Earlier this year, I wrote about the troubling consequences China’s new anti-terror law (then under consideration by the country’s rubber-stamp legislation) would have on U.S. technology firms operating in the People’s Republic. Now, that issue has come back to the fore with reports that Beijing has reminded U.S. tech companies operating in China that their products and their servers in China need to be “secure and controllable,” a euphemistic turn of phrase that really means anything but what those two words imply (at least, for the firms in question).
Instead, what the Chinese authorities really mean is that these products must be “secure” to the extent that they can peer in, and “controllable” by the state. With days left before Xi’s arrival in the United States, amid murmurings that Washington will sponsor Chinese individuals and entities for cyber espionage, the Chinese government move emphasizes a careful game of tit-for-tat in the cyber realm.
The New York Times reports that the Chinese government’s Information Technology Security Evaluation Center, in a letter sent to U.S. firms earlier this summer, “asked the companies to promise they would not harm China’s national security and would store Chinese user data within the country.” Firms are being asked to sign a pledge that they will comply with these news policies under China’s new anti-terror law. According to the Times, the pledge includes the following language: “Our company agrees to strictly adhere to the two key principles,” namely “not harming national security and not harming consumer rights.”
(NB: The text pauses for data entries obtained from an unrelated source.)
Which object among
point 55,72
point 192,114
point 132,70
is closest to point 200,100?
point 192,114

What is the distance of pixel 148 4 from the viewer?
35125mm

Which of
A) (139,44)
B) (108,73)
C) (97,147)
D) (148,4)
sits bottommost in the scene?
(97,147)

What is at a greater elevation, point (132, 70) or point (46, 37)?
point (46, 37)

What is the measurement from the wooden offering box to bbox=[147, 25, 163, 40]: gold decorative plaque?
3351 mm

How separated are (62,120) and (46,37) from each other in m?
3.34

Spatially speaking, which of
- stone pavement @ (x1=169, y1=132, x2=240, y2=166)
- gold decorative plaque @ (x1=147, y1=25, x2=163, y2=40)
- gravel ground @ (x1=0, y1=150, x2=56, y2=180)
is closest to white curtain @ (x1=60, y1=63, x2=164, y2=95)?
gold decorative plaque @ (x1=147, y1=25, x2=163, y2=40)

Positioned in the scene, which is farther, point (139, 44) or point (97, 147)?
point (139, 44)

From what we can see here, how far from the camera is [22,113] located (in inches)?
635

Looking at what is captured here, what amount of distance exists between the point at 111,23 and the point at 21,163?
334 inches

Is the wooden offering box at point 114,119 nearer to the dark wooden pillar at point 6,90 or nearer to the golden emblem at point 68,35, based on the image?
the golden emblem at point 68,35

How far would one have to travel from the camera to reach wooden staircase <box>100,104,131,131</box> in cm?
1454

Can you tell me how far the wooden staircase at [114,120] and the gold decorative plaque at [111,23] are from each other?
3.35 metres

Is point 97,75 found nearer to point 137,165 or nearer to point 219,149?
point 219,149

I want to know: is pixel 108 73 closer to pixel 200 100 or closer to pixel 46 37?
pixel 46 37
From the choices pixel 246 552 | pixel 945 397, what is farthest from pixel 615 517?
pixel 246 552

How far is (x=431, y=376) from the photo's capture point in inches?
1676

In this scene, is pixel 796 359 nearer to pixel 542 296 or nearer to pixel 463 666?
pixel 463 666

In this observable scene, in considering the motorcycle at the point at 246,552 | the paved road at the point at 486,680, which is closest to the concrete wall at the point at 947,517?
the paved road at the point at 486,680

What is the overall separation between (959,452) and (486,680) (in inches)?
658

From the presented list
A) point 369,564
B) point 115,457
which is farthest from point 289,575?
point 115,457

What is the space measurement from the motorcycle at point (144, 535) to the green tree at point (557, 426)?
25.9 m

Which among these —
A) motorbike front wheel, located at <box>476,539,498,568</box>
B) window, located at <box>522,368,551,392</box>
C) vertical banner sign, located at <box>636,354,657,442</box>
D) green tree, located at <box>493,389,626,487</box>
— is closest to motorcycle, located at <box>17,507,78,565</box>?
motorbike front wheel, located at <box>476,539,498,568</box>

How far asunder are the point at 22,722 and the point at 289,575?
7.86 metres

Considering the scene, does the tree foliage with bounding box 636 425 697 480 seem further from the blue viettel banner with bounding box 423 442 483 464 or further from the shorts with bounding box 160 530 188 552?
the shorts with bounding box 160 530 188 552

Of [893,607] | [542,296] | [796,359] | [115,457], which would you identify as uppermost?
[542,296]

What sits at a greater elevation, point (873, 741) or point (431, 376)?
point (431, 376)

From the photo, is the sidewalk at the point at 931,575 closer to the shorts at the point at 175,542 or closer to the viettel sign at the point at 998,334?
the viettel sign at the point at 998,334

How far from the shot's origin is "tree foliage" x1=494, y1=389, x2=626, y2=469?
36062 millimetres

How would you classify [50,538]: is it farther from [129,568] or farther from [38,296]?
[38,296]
The Chinese government’s proposition presents U.S. firms with a tough choice: comply with China’s overbearing laws, including possibly to the extent of granting Chinese authorities backdoor access to their services, or exit the lucrative and large Chinese market. Seen in the context of the broader U.S.-China bilateral relationship, Chinese authorities are leveraging their country’s economic heft to adversely impact U.S. firms.
For U.S. firms, there’s really no good way to approach the situation. What is most likely is that firms will do what they have to in the interest of avoiding penalties while continuing to apply pressure on the Obama administration to convey their concern and push back on the requirements at a diplomatic level. It’s unlikely that we’ll see firms exit the Chinese market altogether like Google did in 2010.
For the U.S. government, a convincing response will be necessary. The Obama administration has shown that when it comes to China, Silicon Valley is a major domestic constituency. Obama has met with senior business leaders from the U.S. tech industry and heard out their concerns about China’s censorship, cyber espionage, and other troubling practices in the information technology and Internet communications arena. Earlier this year, four cabinet officials, including Secretary of State John Kerry and U.S. Trade Representative Michael Froman, wrote to express their “serious concern” over the very anti-terrorism legislation that lead to this pledge in the first place.
I wouldn’t be surprised if this makes it to the bilateral agenda at the upcoming state visit, but with tensions high over cyber espionage and possible U.S. sanctions, this doesn’t seem to be an opportune moment for constructive exchange on the matter.